A pancreatite em gatos é uma condição comum, embora muitas vezes negligenciada. O diagnóstico deve ser formulado com base nos sinais clínicos e testes apropriados.
É desejável uma intervenção precoce em qualquer gato anoréxico com pancreatite; a administração de dieta rica em proteínas por via enteral constitui o método preferido de suplementação nutricional.
A pancreatite em gatos é uma doença muito comum: em um estudo retrospectivo, 67% de 115 gatos apresentavam lesões histológicas encontradas no exame post-mortem 1. Contudo, a condição provavelmente também é subdiagnosticada, pois muitos dos sinais clínicos associados à pancreatite felina são bastante inespecíficos. Tal como acontece com os cães, a etiologia da pancreatite em gatos é basicamente desconhecida; entretanto, ao contrário da condição em cães, a indiscrição alimentar não é uma causa comum em gatos. Por outro lado, deve-se dar uma atenção especial à toxoplasmose, incluindo-a como uma possível causa infecciosa de pancreatite felina 2. Outras etiologias associadas ao início agudo de pancreatite em gatos incluem anestesia geral recente, hipoxia secundária a episódios de insuficiência cardíaca aguda, e intoxicação por organofosforados.

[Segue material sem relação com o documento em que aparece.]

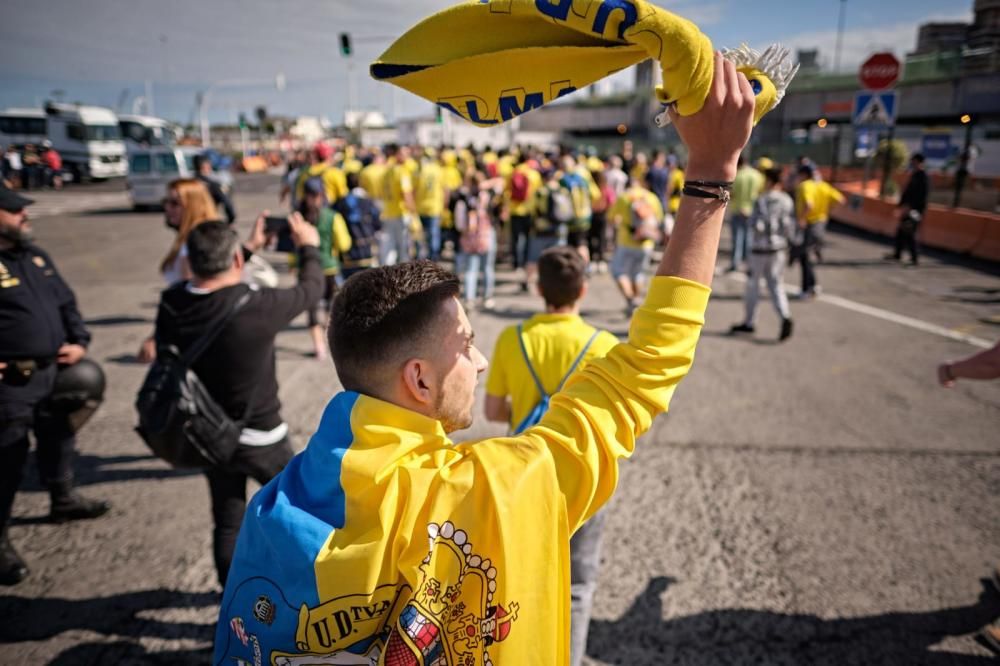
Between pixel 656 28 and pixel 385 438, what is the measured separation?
34.6 inches

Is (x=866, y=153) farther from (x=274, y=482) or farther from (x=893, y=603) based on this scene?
(x=274, y=482)

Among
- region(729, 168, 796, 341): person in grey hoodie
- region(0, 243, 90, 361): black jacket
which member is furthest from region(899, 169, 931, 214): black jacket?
region(0, 243, 90, 361): black jacket

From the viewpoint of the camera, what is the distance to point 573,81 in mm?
1141

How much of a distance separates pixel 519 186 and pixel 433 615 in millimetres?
9920

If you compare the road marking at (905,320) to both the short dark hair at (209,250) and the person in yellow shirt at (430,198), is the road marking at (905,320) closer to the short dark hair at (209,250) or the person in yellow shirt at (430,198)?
the person in yellow shirt at (430,198)

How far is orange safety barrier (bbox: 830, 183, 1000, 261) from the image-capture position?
12803 mm

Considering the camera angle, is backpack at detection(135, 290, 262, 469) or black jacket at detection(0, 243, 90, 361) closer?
backpack at detection(135, 290, 262, 469)

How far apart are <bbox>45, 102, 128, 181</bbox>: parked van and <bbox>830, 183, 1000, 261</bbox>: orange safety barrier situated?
32.8 m

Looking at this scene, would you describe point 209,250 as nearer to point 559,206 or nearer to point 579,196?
point 559,206

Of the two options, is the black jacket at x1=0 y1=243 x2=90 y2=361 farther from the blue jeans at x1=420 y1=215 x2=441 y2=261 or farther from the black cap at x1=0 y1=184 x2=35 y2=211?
the blue jeans at x1=420 y1=215 x2=441 y2=261

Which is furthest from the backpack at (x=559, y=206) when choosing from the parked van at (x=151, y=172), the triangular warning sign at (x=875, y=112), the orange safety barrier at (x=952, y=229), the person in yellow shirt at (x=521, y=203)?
the parked van at (x=151, y=172)

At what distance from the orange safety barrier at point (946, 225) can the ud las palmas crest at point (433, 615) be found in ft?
50.3

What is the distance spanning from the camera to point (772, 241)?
7.50 metres

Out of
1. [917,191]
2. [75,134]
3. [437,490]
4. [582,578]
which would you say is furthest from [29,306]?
[75,134]
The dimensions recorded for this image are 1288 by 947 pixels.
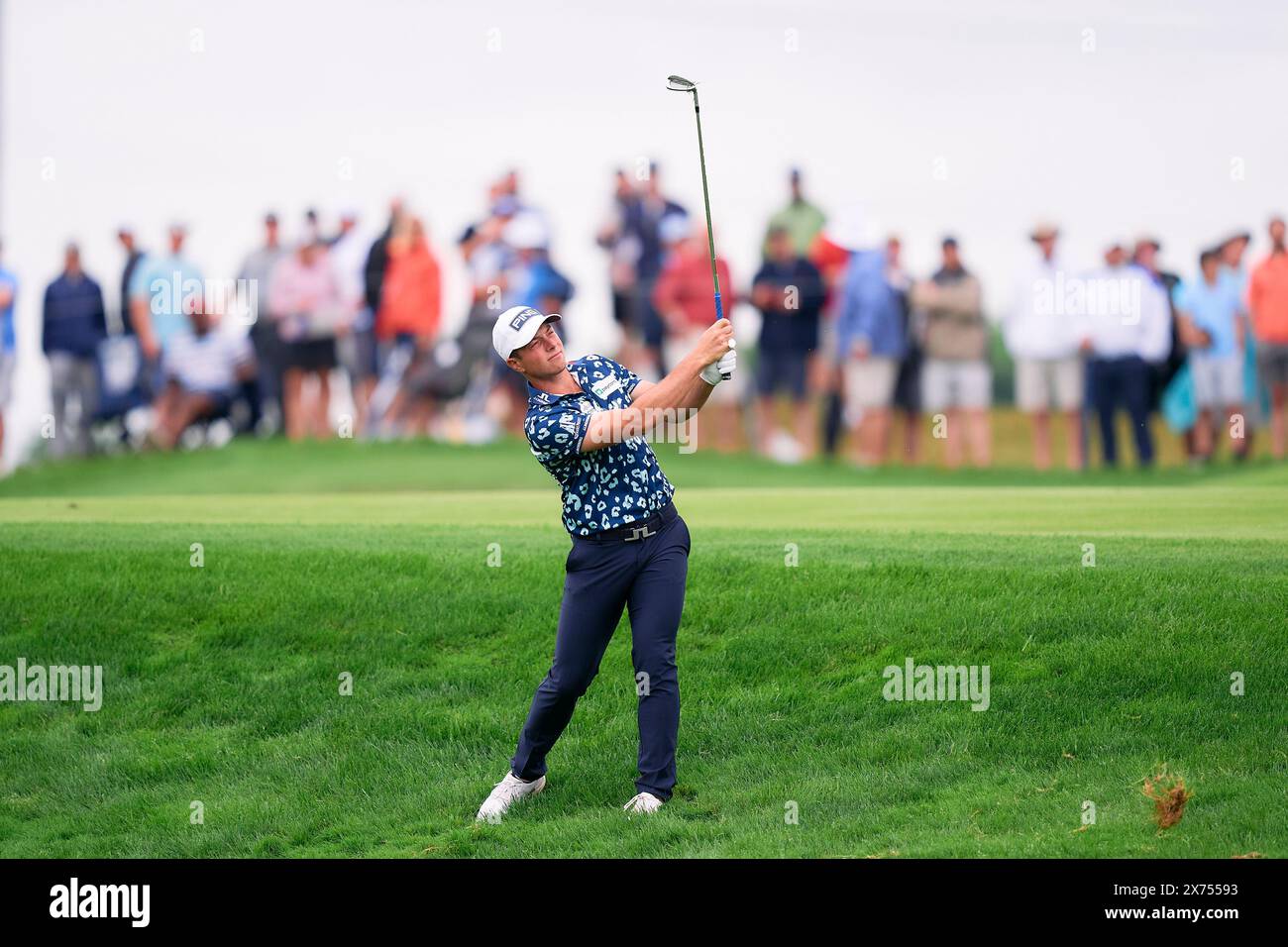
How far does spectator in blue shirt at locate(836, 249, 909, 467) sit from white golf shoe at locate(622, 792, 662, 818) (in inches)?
527

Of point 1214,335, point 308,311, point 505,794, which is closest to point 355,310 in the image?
point 308,311

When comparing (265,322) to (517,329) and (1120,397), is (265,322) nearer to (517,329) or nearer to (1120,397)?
(1120,397)

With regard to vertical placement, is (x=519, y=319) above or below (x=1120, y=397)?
above

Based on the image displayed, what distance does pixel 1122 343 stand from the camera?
19.9 metres

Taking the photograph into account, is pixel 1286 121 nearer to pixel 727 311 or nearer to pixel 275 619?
pixel 727 311

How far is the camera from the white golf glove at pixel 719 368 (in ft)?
22.9

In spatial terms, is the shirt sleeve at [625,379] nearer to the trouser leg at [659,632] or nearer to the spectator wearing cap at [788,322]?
the trouser leg at [659,632]

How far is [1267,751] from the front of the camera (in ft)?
26.1

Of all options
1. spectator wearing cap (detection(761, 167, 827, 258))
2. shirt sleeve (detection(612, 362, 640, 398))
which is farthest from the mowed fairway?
spectator wearing cap (detection(761, 167, 827, 258))

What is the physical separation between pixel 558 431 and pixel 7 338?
16.2 m

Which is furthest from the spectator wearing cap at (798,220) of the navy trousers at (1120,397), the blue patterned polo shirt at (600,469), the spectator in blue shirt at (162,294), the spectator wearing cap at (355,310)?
the blue patterned polo shirt at (600,469)

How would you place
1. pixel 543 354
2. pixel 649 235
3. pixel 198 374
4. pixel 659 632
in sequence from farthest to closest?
pixel 198 374
pixel 649 235
pixel 659 632
pixel 543 354

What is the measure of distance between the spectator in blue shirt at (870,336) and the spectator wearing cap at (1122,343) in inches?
90.4
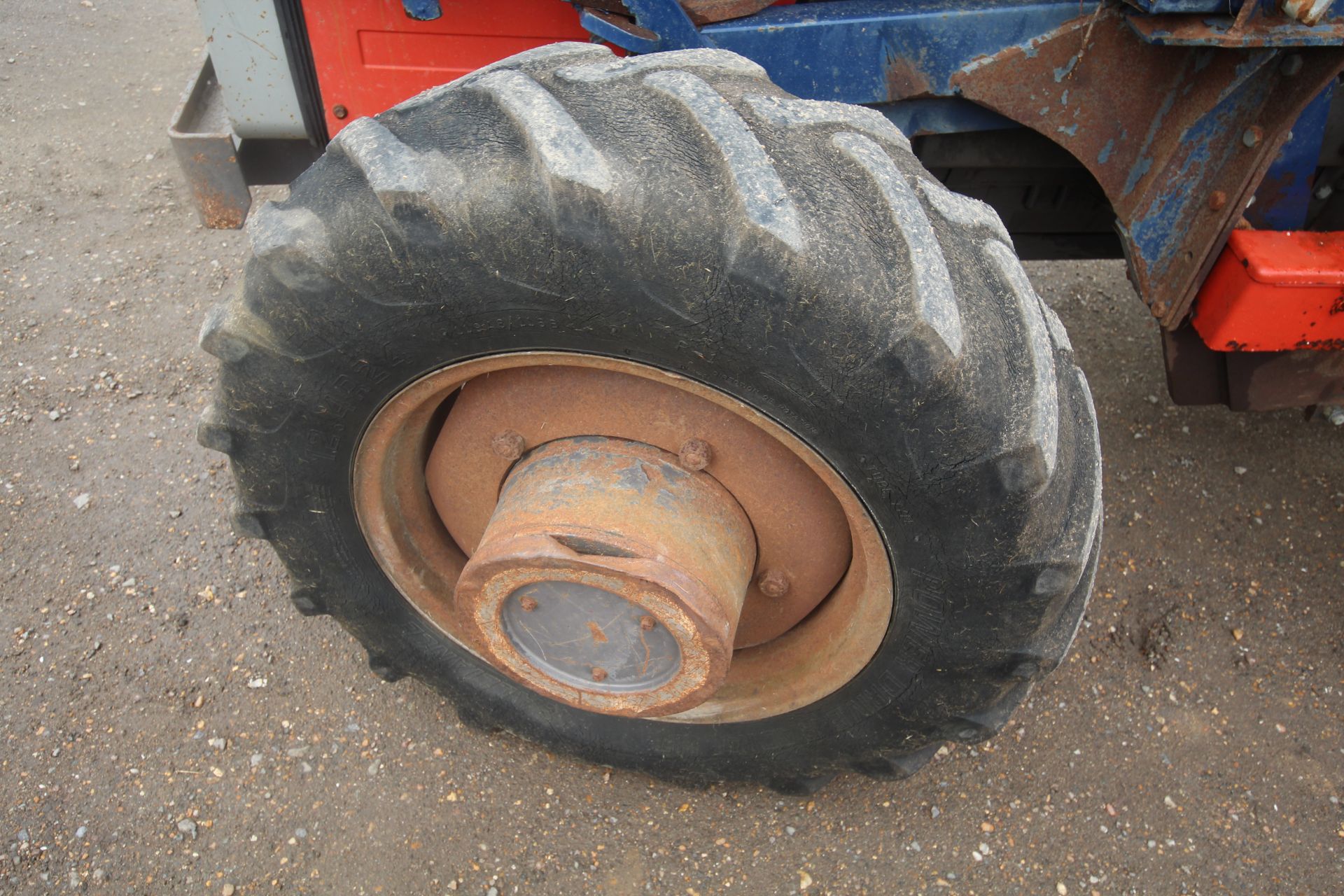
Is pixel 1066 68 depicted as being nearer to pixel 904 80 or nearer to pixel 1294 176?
pixel 904 80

Do ponto de vista clínico, os gatos com pancreatite apresentam sinais menos específicos que os cães, com anorexia, letargia, desidratação, perda de peso, hipotermia, vômitos, icterícia e febre estando entre os sinais mais comuns. Em alguns casos, pode haver dor abdominal, e o paciente também pode ter diarreia. No entanto, é importante considerar o fato de que qualquer gato com suspeita de pancreatite pode ter dor abdominal, e talvez o tratamento adequado possa melhorar o comportamento clínico desse paciente.
No exame de sangue, muitos gatos acometidos exibem anemia ou hemoconcentração; a anormalidade de leucocitose ou leucopenia também é comum. O perfil bioquímico frequentemente inclui hipoalbuminemia, o que também pode ser um indicador prognóstico negativo. Também pode haver hipocalcemia (por saponificação da gordura mesentérica), devendo ser tratada, se presente.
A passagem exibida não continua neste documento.